This isn't necessarily a complaint - one could argue that folk music's primary function is to mythologize history, and Marcus is simply attempting the same thing as the musicians he writes about. Boggs, for example, would make a logical choice for a book with this intention, as there's not that much written about him (especially compared to Bob Freakin' Dylan) and Harry Smith gives in the liner notes and Boggs gives in his own recorded conversations cloak him in both mystery and danger, two of Marcus's defining elements of the "old, weird America."
And this is what's best about the book, and its intentions - Marcus frequently does succeed at his central aim of showing the ominous mythic undercurrents of not just the music of Dylan, The Band, Dock Boggs, or any of the musicians singing of this old, weird America, but also the irony of, for example, civil rights protesters' sense of betrayal when Dylan essentially denounced his leadership of them and took away their mythic prototype, or the eerie forlornness of the Cumberland Gap or North Carolina tar fields that produced the Carter Family, Frank Hutchison, and of course the eminent Boggs.

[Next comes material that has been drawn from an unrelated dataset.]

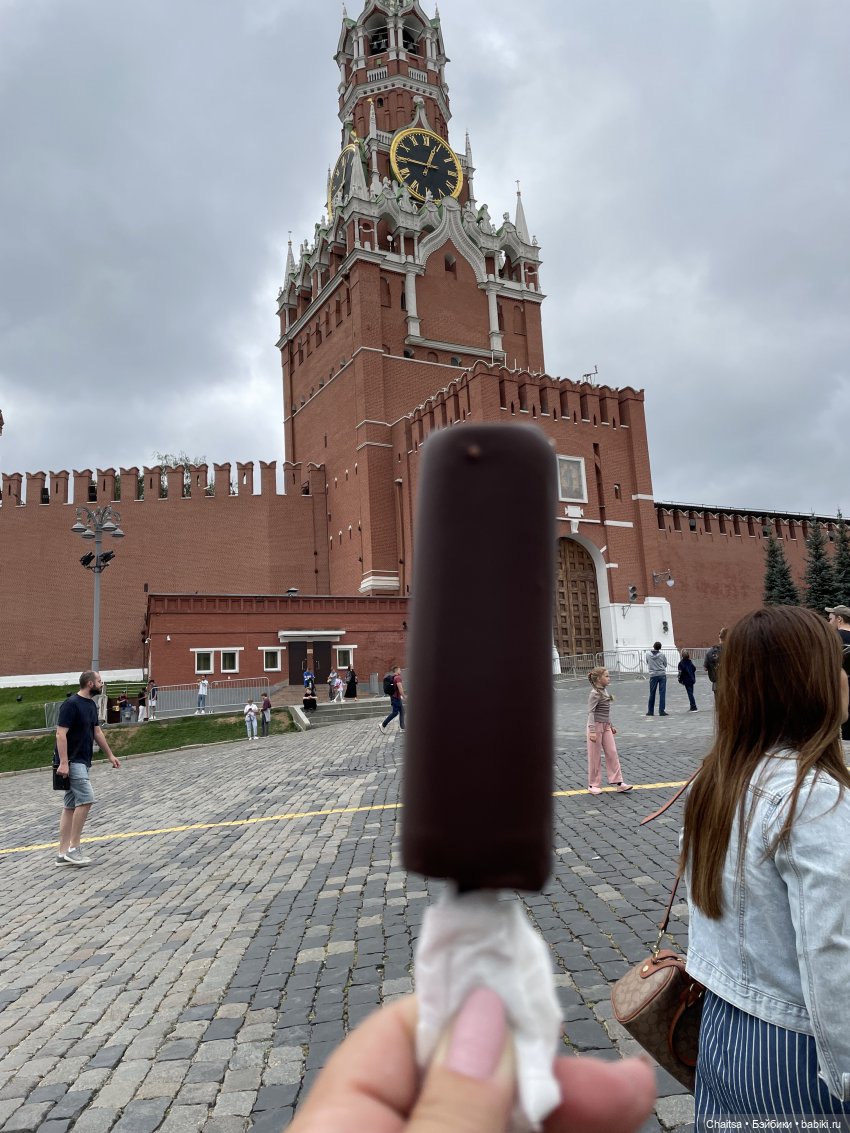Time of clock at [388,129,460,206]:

But the book has its flaws, most of them stemming from the fact that most music critics (besides Marcus, Nick Tosches and Samuel Charters come to mind) the subject and delivery just aren't up to the task of a book-length work. Marcus's impeccable Mystery Train: Images of America in Rock `n' Roll Music is a thematically cohesive collection of meditations on the relationship between fact and fiction, myth and antecedent which works nearly perfectly, mostly because none of the individual pieces runs over 10 pages. The Old, Weird America feels like one of Marcus's less fastidious editors told him to take a related 10-page article and somehow make a book of it, and Marcus decided to fill in the blanks with tired half-metaphorical imagined Americana like "Smithville" (named after Harry Smith - get it?) and "Kill Devil Hills" that he beats into the ground over the last half of the book. (Unlike Tosches, though, at least Marcus spares his audience the boring and pretentious details of his own personal and professional life to make his word count.)
NOTE: In a strange case of inverted logic, the most solid critical research is provided in the 40-page discography at the back of the book, with some revealing background research on both Dylan and the folk songs mentioned in the body of the book. Dylan and American folk music aficionados looking for something they don't know already will probably want to pick up this volume just for those last pages.